Mathematics and physics use simplified models to describe quantum phenomena. But even in this case, hundreds, thousands, and even millions of equations have to be dealt with to describe the interaction processes of a finite number of particles at the level of quantum mechanics.

For example, to visualize the pattern of interaction of two electrons in a crystal lattice node, 100,000 equations must be solved, one for each pixel of the visualization. This requires enormous computing resources. But AI promises to cope with such a task without unnecessary costs.

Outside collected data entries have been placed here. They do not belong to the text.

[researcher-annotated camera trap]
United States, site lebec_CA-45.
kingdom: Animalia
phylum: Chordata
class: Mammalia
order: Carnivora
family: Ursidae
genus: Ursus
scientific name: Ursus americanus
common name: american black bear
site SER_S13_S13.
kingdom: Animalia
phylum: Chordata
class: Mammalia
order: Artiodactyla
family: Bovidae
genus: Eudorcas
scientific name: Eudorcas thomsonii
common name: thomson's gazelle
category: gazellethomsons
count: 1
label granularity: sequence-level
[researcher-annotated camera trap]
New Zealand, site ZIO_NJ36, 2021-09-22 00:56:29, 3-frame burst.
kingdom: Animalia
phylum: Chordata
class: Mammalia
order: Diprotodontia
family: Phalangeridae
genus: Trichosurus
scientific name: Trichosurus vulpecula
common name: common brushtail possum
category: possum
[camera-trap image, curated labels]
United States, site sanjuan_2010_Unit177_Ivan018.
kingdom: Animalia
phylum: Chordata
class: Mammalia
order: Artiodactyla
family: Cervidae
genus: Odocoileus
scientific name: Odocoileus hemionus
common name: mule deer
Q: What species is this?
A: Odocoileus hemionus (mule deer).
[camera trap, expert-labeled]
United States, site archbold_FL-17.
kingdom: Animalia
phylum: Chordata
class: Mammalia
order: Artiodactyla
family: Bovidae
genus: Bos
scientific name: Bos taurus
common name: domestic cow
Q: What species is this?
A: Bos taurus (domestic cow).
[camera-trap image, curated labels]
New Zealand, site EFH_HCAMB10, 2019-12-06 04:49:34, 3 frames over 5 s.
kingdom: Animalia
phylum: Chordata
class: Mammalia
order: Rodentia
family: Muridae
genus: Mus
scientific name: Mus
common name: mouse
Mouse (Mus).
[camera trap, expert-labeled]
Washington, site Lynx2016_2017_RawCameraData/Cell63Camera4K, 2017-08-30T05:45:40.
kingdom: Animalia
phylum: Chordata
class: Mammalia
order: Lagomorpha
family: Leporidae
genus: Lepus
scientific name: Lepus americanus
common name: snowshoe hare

A new machine learning model

An international group of Italian and American physicists and mathematicians has managed to create such a machine learning model that reduces the solution of the problem to just four equations per pixel. Moreover, without loss of accuracy. True, training the AI ​​took two weeks of intense calculations, but the result paid off. Also, the proposed model can be used to solve other problems with the related mathematical device – the renormalization group method, which will expand the scope of the proposed tool to elementary particle physics (cosmology) and neuroscience.

In fact, this machine is capable of detecting hidden patterns. When we saw the result, we realized that it was more than we expected. We did indeed manage to capture the physics involved,
– said Domenico Di Sante, lead author of the study.

Usually, the renormalization group method works with many parameters and acts as a support for scaling operations. The researchers built an AI model that first creates links in a full-size renormalization group without simplification, and then modifies these links in a way that reduces all calculations to a small set of equations while maintaining a similar result.

The final result is preserved, but the paths to it differ by many orders of magnitude of the computational power required. Interestingly, scientists do not yet understand how AI calculates optimization paths, but they plan to solve this in future research.